Red light violations are among the most traffic tickets that drivers receive. Here is basic information about fighting a red light ticket.
Most state laws on stoplights read something like this:
A driver facing a steady circular red signal shall stop at a marked limit line, or if none, before entering the crosswalk on the near side of the intersection or, if none, then before entering the intersection.
The elements of this offense that the government must prove are basically the same as for driving through a stop sign, with one obvious exception—stop signs are constant while traffic lights cycle through from colors from green to yellow to red.
In most states, it's legal to drive through an intersection when the light is green or yellow.
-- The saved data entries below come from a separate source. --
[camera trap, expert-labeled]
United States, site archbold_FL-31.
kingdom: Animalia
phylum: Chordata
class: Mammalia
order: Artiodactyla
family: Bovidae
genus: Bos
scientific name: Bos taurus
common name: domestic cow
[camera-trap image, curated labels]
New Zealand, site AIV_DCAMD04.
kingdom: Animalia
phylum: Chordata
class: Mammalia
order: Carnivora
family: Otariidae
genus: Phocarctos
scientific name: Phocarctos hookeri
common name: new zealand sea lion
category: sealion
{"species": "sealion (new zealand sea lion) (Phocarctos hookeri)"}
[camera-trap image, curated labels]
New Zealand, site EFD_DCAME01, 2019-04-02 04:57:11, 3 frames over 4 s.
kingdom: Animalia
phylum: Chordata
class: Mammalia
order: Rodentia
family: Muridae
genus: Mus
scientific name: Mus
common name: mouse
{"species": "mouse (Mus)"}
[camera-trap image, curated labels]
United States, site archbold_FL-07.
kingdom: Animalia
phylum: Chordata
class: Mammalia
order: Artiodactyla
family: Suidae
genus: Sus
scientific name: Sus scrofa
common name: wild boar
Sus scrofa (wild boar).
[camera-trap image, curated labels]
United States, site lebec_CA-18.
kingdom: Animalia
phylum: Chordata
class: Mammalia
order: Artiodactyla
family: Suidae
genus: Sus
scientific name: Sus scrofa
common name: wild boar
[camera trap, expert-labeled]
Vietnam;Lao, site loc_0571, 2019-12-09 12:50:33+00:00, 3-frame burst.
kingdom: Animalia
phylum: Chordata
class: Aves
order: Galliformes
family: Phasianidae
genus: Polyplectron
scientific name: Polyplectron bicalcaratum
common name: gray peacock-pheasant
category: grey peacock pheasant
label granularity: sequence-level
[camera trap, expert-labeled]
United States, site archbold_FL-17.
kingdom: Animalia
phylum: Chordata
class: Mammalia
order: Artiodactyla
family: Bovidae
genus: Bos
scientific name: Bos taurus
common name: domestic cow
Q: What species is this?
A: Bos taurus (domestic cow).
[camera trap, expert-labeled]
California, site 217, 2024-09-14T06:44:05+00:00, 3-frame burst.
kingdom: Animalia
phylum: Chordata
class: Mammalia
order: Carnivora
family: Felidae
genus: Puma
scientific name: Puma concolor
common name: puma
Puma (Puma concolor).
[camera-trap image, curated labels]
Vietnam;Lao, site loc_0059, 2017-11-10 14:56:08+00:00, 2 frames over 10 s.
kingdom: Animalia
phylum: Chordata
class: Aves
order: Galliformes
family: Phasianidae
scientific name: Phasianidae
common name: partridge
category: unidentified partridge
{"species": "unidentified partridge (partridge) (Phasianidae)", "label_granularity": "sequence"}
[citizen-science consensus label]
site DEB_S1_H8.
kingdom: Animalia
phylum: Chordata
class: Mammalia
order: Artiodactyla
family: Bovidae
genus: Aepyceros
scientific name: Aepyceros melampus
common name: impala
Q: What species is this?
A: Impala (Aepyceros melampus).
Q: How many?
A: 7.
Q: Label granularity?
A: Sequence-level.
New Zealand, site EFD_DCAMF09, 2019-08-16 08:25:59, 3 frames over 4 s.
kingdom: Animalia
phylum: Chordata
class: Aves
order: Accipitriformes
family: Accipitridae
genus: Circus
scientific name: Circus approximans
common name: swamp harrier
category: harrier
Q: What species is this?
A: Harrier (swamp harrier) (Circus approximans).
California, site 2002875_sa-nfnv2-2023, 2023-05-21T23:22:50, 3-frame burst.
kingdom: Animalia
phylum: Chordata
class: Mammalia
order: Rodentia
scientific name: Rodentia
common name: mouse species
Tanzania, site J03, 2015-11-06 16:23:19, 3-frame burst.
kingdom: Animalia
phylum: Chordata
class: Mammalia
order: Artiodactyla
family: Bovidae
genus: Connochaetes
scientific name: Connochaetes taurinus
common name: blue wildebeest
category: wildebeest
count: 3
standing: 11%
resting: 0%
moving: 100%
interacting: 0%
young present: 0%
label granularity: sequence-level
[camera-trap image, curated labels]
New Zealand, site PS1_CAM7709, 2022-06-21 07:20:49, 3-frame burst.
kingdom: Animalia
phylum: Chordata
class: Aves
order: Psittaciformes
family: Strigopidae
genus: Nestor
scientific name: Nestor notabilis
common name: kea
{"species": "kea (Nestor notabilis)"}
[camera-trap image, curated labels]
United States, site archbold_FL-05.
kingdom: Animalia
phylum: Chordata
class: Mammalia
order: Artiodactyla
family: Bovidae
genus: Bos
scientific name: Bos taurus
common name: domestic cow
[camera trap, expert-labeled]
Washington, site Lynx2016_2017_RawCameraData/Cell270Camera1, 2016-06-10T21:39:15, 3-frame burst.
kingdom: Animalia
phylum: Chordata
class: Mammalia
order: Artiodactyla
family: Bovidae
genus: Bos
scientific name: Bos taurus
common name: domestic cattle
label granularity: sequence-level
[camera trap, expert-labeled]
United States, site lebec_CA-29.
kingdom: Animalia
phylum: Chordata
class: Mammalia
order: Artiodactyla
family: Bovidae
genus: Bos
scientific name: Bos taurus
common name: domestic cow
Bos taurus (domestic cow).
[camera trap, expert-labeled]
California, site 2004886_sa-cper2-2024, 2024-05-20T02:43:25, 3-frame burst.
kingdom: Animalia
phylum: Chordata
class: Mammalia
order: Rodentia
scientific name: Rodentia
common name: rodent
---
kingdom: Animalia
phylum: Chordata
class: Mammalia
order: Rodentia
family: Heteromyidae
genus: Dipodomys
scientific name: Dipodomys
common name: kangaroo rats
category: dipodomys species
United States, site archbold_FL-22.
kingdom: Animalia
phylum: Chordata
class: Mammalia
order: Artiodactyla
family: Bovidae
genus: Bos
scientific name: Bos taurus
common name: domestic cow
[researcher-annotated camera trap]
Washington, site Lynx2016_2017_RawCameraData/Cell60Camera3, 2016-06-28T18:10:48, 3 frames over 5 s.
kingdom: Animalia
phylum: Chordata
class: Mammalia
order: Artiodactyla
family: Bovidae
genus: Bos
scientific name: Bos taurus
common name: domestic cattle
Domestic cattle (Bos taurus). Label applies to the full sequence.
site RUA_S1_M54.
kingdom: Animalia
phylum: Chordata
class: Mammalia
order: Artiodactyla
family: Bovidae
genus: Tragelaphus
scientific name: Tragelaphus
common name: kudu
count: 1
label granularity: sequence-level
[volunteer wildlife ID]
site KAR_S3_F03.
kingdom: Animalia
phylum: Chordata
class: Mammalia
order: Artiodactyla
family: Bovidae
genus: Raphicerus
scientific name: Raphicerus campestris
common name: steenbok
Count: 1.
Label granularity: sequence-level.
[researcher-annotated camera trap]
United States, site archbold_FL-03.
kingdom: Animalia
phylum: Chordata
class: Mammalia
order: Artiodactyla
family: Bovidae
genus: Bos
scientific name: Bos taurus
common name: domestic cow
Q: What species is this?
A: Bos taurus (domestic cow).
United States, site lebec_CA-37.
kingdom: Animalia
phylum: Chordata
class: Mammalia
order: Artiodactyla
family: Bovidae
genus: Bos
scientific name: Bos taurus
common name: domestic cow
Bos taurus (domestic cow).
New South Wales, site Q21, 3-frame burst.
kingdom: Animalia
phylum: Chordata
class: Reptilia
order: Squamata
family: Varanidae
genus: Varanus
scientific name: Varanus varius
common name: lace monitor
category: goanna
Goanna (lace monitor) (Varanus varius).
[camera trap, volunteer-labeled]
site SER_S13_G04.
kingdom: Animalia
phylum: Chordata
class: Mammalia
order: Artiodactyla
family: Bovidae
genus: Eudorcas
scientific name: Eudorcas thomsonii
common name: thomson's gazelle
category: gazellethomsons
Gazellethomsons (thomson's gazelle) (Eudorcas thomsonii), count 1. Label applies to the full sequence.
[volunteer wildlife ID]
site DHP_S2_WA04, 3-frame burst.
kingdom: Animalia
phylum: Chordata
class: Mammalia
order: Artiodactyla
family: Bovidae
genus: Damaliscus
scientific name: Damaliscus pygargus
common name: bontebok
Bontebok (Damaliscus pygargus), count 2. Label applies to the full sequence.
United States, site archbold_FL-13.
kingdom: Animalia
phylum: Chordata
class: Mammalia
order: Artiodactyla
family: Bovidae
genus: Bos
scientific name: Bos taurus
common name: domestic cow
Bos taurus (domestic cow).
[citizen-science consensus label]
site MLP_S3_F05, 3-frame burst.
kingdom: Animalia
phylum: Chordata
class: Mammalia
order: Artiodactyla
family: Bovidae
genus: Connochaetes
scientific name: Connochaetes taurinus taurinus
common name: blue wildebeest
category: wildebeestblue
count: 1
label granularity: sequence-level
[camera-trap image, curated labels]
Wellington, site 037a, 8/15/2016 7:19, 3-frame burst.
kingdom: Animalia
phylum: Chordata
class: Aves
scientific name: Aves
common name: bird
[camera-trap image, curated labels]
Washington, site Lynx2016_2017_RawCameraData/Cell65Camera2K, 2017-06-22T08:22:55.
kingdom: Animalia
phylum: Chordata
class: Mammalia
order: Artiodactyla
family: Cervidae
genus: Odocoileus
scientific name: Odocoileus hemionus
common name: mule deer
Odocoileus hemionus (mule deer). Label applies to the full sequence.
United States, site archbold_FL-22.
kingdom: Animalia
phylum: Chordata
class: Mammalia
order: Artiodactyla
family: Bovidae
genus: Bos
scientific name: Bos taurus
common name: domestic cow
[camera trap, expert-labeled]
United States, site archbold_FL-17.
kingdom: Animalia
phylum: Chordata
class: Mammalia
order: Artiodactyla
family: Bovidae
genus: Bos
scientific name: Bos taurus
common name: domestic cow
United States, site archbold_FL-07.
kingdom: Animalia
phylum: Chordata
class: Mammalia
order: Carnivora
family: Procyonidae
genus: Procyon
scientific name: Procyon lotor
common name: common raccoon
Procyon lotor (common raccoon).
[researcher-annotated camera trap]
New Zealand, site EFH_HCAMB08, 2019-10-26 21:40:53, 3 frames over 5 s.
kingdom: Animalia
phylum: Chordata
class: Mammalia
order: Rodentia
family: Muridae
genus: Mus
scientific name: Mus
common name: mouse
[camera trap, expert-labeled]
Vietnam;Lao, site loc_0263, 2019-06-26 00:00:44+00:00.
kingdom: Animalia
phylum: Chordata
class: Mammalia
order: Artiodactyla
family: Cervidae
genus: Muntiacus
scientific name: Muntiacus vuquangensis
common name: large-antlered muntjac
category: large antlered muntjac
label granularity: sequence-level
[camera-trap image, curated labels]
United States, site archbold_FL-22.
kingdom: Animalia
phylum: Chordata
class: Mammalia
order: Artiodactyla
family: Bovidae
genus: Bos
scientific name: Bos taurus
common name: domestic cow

Generally, as long as the front of your vehicle entered the intersection (passed the crosswalk or limit line) before the light turned red, you haven't broken the stoplight law. The laws of most also allow drivers to turn right at a red light after making a complete stop.
Unless your red light ticket was issued by an automated camera system—which many states use to catch red-light violators—the government's evidence will typically consist of only the testimony of the officer who issued the ticket. So, stoplight ticket defenses generally focus on casting doubt on the officer's perception of events.
As previously noted, if you cross the limit line prior to the light turning red, you generally haven't broken the law.
The only time an officer has a really good view of when your car entered an intersection is when he or she is sitting directly to the side of, and close to, the intersection. But chances are the cop was someplace else—sitting across the street in a parking lot, perhaps.
You can cross-examine the officer as to exactly where he or she was when he or she says you ran the red light. Ask the officer whether other cars were in a position to obscure the view of the intersection. Then, when it's your turn to testify, provide detailed testimony, making it clear where you were when you saw the light turn yellow and how far you were across the intersection when it turned red. Make a simple diagram like the one below (adapted for your particular situation, of course) and show it to the judge.
When a judgment call is involved (such as the location of your front bumper when a light turned red), two observers are always far better than one. So, if someone who was riding in your front seat can testify that the light was still yellow when you entered the intersection, it can strengthen your defense.
Another defense to a red light ticket focuses on the officer not being able to see the signal that allegedly turned red before you entered the intersection.
When a light turns green, we assume the light for cross-traffic has simultaneously turned red. For example, if an officer approaches an intersection with a green light and sees you drive across the intersection, the officer will assume you ran a red light and won't later check to be sure that the light changes were synchronized. Sometimes they aren't. If you can go back to the scene and document that the light was mistimed, you should be entitled to acquittal. Don't dismiss this possibility—neither machines nor the people who time them are infallible.